I was certain I couldn't live without air-conditioning running all night. Turns out, I'm fine without it. It would be nice, but apparently, it's not essential.

I deeply miss my friends in Canada; they're certainly something that I cannot do without. But thanks to email and Skype, I can talk with them and stay in touch. Knowing that I have so much love and support behind me has been invaluable in this.

Allora. I'm off to look at a new apartment this afternoon with a friend of a friend who seems to be some kind of real estate broker. Gemma doesn't speak any English, so I'm not completely confident that I know where we're going, how many apartments she can show me in my price range. I'm not even entirely sure when we're meeting, or where.

This is my new normal -- and at least I know that it's bound to be interesting.

Sunday 15 July 2012

The Virgin and the Griffin




That's the title of my novel, which I am close to publishing as an e-book. The manuscript is now being formatted, the cover is ready, so once all the technical details are wrapped up, I'll be publishing.
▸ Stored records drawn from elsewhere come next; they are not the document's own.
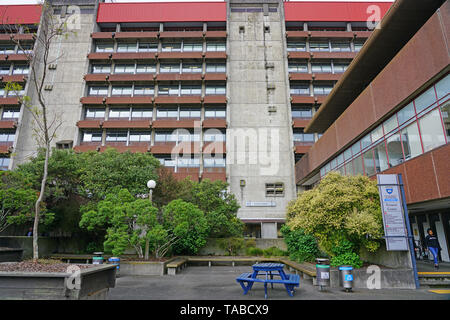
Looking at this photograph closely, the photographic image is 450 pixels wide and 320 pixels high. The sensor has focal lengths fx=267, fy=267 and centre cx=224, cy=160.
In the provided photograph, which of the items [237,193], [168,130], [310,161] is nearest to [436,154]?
[310,161]

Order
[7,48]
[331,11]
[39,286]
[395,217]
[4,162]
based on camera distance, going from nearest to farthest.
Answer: [39,286] < [395,217] < [4,162] < [331,11] < [7,48]

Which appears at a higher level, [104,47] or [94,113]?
[104,47]

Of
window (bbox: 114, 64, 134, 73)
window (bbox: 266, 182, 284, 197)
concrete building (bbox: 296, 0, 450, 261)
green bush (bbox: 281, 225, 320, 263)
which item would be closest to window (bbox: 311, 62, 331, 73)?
window (bbox: 266, 182, 284, 197)

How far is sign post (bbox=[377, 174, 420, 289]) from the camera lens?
9.35 metres

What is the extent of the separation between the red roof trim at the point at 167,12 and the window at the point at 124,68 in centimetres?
635

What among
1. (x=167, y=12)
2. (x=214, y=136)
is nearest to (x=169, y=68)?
(x=167, y=12)

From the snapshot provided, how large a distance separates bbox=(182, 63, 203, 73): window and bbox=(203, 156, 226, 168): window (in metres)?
12.4

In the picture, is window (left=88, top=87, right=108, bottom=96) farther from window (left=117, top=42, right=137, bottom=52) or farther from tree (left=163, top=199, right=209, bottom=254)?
tree (left=163, top=199, right=209, bottom=254)

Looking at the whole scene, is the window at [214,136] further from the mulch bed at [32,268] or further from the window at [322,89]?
the mulch bed at [32,268]

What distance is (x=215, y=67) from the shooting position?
116 ft

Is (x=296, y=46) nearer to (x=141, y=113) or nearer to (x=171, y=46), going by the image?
(x=171, y=46)

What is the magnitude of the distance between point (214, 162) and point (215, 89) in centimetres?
990
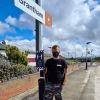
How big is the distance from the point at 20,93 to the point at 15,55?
11.9 meters

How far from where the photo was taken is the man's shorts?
29.7ft

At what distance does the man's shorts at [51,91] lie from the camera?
9039 mm

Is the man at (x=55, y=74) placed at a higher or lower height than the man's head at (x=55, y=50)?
lower

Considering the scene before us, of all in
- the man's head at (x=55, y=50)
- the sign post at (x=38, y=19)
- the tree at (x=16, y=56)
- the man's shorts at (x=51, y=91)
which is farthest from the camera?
the tree at (x=16, y=56)

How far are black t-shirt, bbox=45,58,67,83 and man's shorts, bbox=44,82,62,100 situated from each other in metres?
0.14

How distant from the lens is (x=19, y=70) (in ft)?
56.7

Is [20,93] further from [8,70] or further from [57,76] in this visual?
[57,76]

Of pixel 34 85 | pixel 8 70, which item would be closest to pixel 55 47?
pixel 8 70

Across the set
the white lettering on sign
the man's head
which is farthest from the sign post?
the man's head

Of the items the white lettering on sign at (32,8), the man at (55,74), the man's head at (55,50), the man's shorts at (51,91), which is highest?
the white lettering on sign at (32,8)

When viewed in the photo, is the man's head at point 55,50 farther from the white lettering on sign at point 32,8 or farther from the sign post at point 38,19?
the white lettering on sign at point 32,8

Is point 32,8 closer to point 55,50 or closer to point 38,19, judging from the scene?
point 38,19

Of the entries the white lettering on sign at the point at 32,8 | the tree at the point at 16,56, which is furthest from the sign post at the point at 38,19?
the tree at the point at 16,56

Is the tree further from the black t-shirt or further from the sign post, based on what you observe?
the black t-shirt
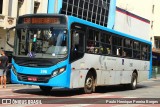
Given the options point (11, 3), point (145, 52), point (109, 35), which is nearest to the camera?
point (109, 35)

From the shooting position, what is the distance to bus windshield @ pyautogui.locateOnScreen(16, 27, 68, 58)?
15078 mm

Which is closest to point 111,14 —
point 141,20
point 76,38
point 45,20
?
point 141,20

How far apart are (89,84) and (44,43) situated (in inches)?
126

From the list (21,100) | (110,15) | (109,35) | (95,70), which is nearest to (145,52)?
(109,35)

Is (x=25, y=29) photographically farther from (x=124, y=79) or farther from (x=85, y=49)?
(x=124, y=79)

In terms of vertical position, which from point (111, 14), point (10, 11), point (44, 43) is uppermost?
point (111, 14)

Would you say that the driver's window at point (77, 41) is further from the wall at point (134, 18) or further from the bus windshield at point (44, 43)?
the wall at point (134, 18)

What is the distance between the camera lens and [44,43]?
15.2 meters

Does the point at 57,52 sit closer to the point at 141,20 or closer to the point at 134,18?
the point at 134,18

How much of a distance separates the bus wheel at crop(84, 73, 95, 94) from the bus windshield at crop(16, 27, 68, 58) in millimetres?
2396

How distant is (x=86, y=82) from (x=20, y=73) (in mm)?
2975

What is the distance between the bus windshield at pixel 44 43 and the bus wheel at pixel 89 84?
2396 millimetres

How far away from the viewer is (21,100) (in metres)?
13.0

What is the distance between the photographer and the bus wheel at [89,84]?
1694cm
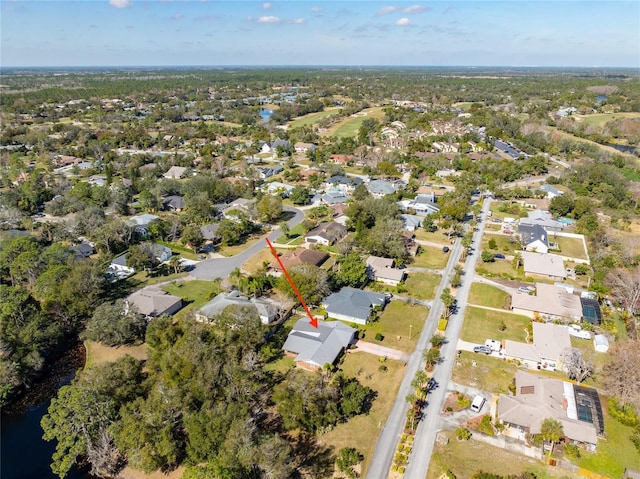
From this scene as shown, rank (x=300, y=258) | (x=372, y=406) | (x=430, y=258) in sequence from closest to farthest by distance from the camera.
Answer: (x=372, y=406), (x=300, y=258), (x=430, y=258)

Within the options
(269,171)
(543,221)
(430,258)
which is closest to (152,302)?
(430,258)

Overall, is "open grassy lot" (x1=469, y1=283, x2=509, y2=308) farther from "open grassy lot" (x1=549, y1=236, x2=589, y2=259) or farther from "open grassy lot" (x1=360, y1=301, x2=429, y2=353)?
"open grassy lot" (x1=549, y1=236, x2=589, y2=259)

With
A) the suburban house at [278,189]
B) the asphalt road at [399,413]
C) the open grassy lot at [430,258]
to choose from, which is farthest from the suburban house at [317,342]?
the suburban house at [278,189]

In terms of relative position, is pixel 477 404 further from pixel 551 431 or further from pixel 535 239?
pixel 535 239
My novel, which I began work on three years ago, is a piece of historical fiction, set in Perugia at the beginning of the 16th century. In many ways, it was inspired by a gorgeous textile that I bought several years ago from Marta Cucchia, a very talented weaver in Perugia who is trying to keep the Umbrian weaving tradition alive at her family's Giuditta Brozzetti laboratorio.



This is my first novel, so I suspect there will be mistakes and criticisms but I hope these will help me to improve my  writing in my next novel, now in the works.

But, I'm getting ahead of myself!

The Virgin and the Griffin tells of a young woman's struggle to find a measure of joy and beauty in a violent, fear-filled society in a Renaissance Italian city fractured by politics and war, yet a place where great beauty and love are still possible.

In 1504 Perugia, an ancient city in central Italy, is a place of great art, great violence – and a great many secrets. Isabella Bevilacqua, a young weaver in her family's small workshop, understands this very well. Her dreams of creating a work of great beauty must, like her burgeoning relationship with the enigmatic Father Michele Gialletti, remain carefully hidden from her family and from Perugia's powerful weavers' guild.

Keeping secrets is essential to survival in this city, where wealthy and jealous noble families clash viciously on the streets, in the piazzas – even within the Cathedral of San Lorenzo....

Much of the background to my novel is based on facts: Pope Julius, known so well for commissioning Michelangelo to paint the Sistine ceiling, did in fact march an army on Perugia to control the warring families. Great painters discussed in the novel, such as Raphael, really did live and work in Perugia.

And Perugia is, of course, a beautiful, mysterious, sometimes marble-hard city that fascinates.



I can't wait to publish my novel and bring my characters to life!